Installing Prodigy on my computer and accessing it with a 14.4 Kbps modem took only a few minutes. The graphical user interface for the Prodigy system has a button to click on for the World Wide Web and that I did. I was taken to another screen where I was given the option to explore the World Wide Web and I clicked upon that. You can imagine my amazement when I discovered that the browser created by Prodigy gave me access to the Worldwide Web in an easy to use graphical interface that seemed to me to be almost as fast in its execution as my powerful Pentium computer at the University. While I am sure from a technical standpoint that the perception must be wrong, the reality is that the Prodigy World Wide Web interface is so easy to use that I was able to accomplish things with it that I had not be able to accomplish using the University computer.

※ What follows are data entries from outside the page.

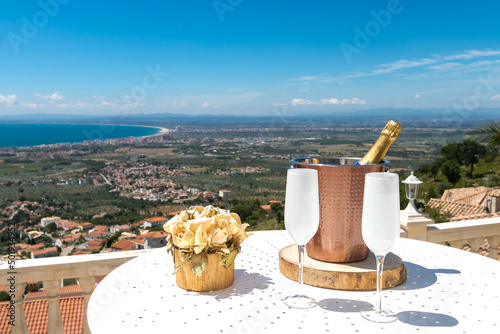 Viewpoint over the Gulf of Roses from the mountain with two glasses and champagne in Spain, Mediterranean Sea, Costa Brava, Alt Empordà, Girona, Catalonia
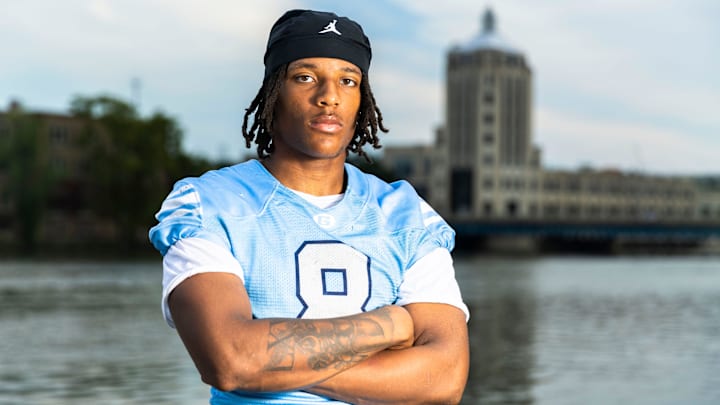 Keysan Taylor, a junior football player for Guilford High School, is pictured Aug. 15, 2025, along the Rock River in downtown Rockford.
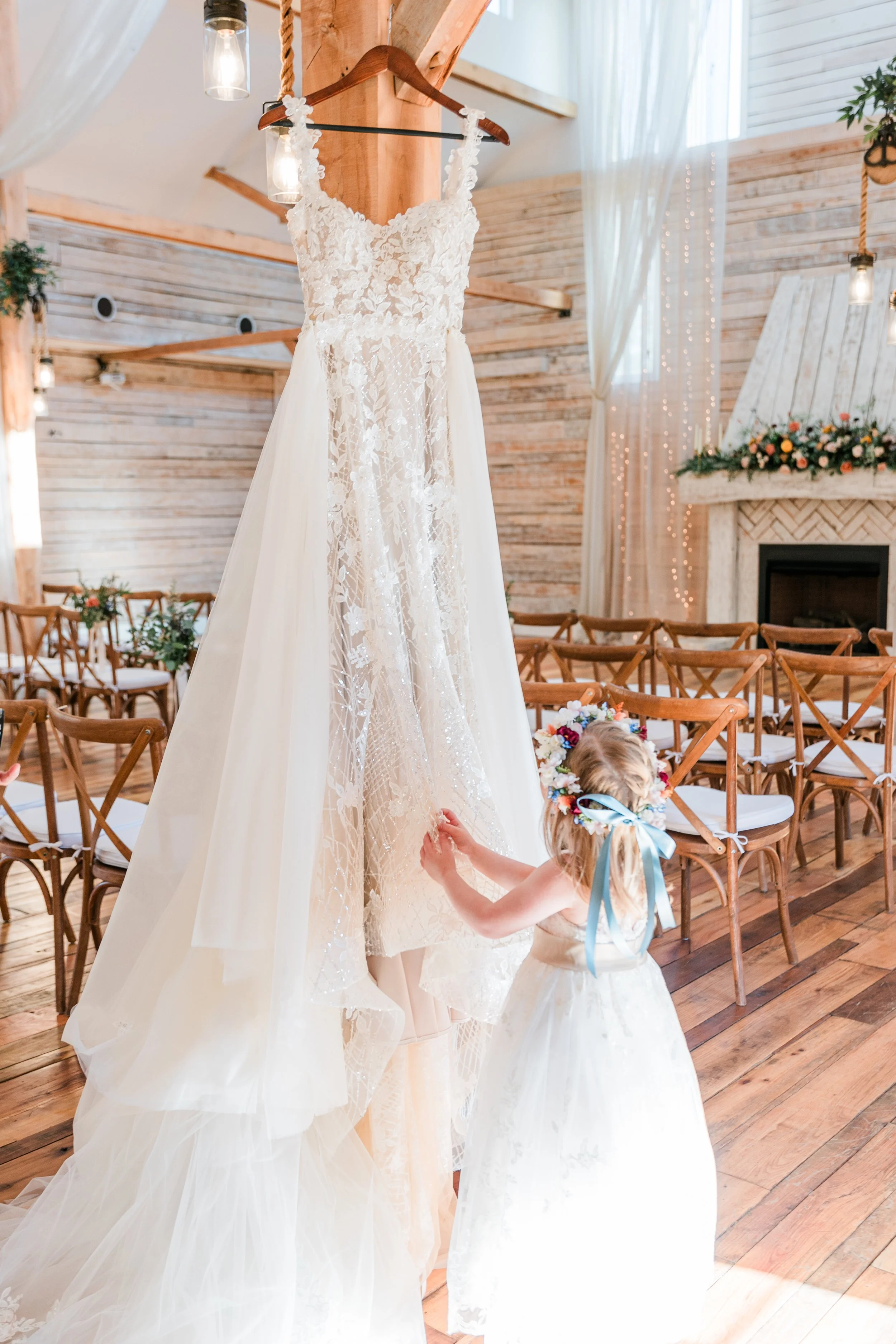 A young girl wearing a flower crown and a light-colored dress is adjusting a white lace wedding dress hanging from a wooden beam in a beautiful TN wedding venue with wooden chairs, a fireplace, floral arrangements, and string lights.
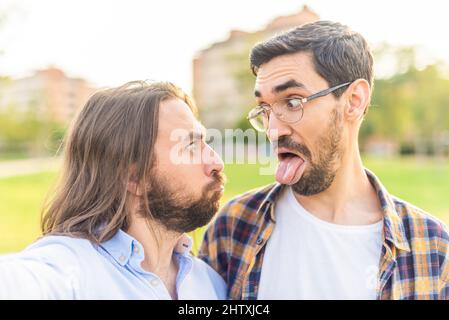funny gay couple looking at each other and making grimaces Stock Photo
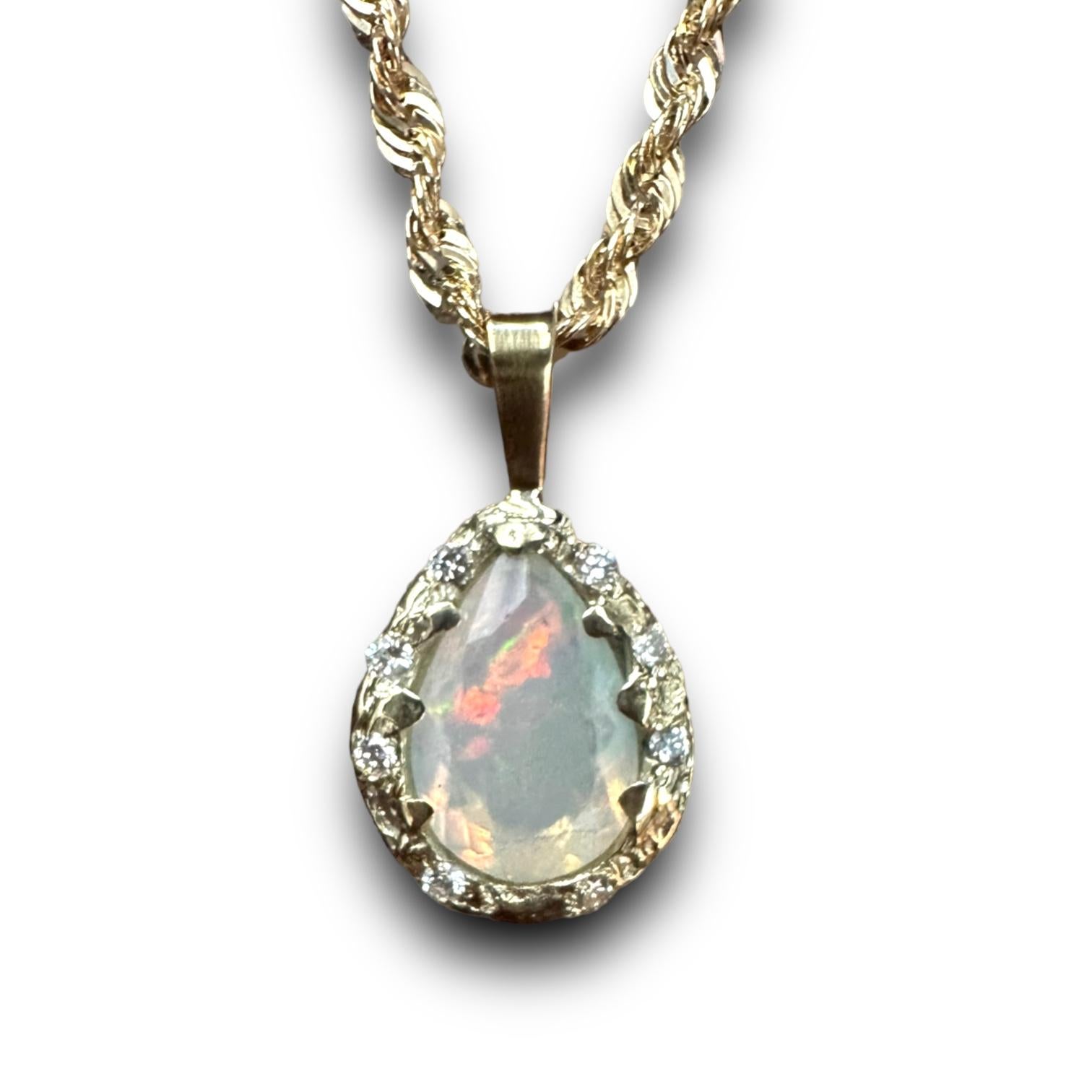Voici Iris, notre collier de corde en opale magique avec diamants en or jaune 14k, unique en son genre ! Ce bijou exquis ne manquera pas d'attirer l'attention de tous par sa beauté envoûtante. Le collier comporte une superbe goutte d'opale qui a été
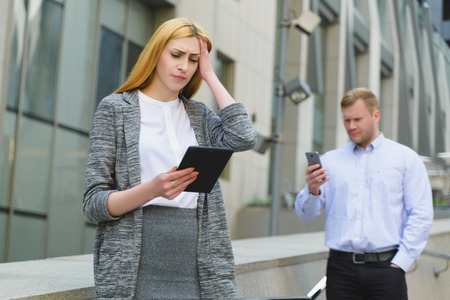 Two discontented unhappy young business people taking online meeting outdoorの写真素材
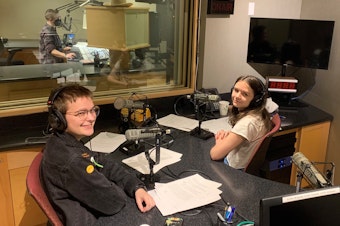 caption: Gideon Hall and Ada Walther, graduates of RadioActive's 2022 Intro to Radio Journalism Workshop and the hosts of this showcase, in the KUOW studios.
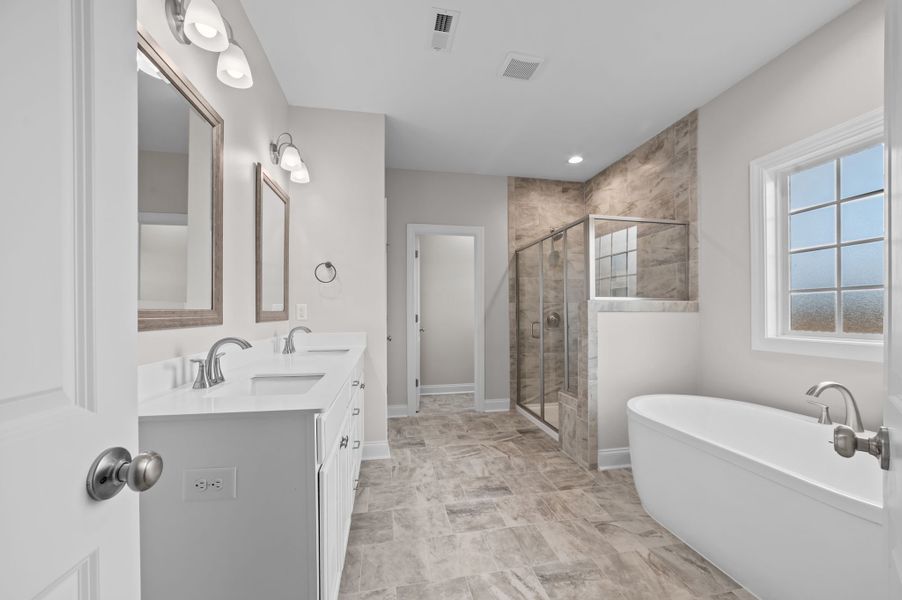 Furnished interior view inside a new home in The Preserve at Langston, Winterville (Image 12). Furnished interior view inside a new home in The Preserve at Langston, Winterville (Image 12).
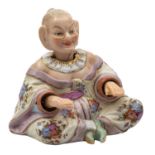 A small Continental porcelain pagoda figure the seated chinaman with nodding head and arms,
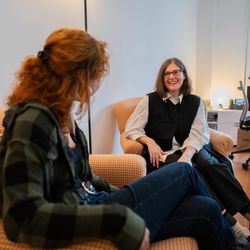 Student and Director of Career Design sitting in the office of Career Design having a discussion. 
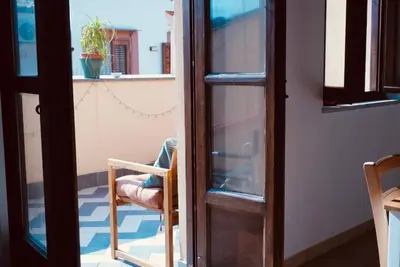 a person sitting in a chair looking out of a door at Epic terrace in Kalsa in Palermo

Prodigy's two big competitors CompuServe and America Online say that they too are coming up with a World Wide Web browser interface that can be accessed through their services. But for now the Prodigy service is fantastic, and while I don't think much of the other aspects of the Prodigy network, if you really want to explore the World Wide Web and cyberspace universe, I think this is the quickest, easiest and cheapest way to do it. All you need is a 14.4 Kbps modem and a 486 computer that runs Windows reasonably well.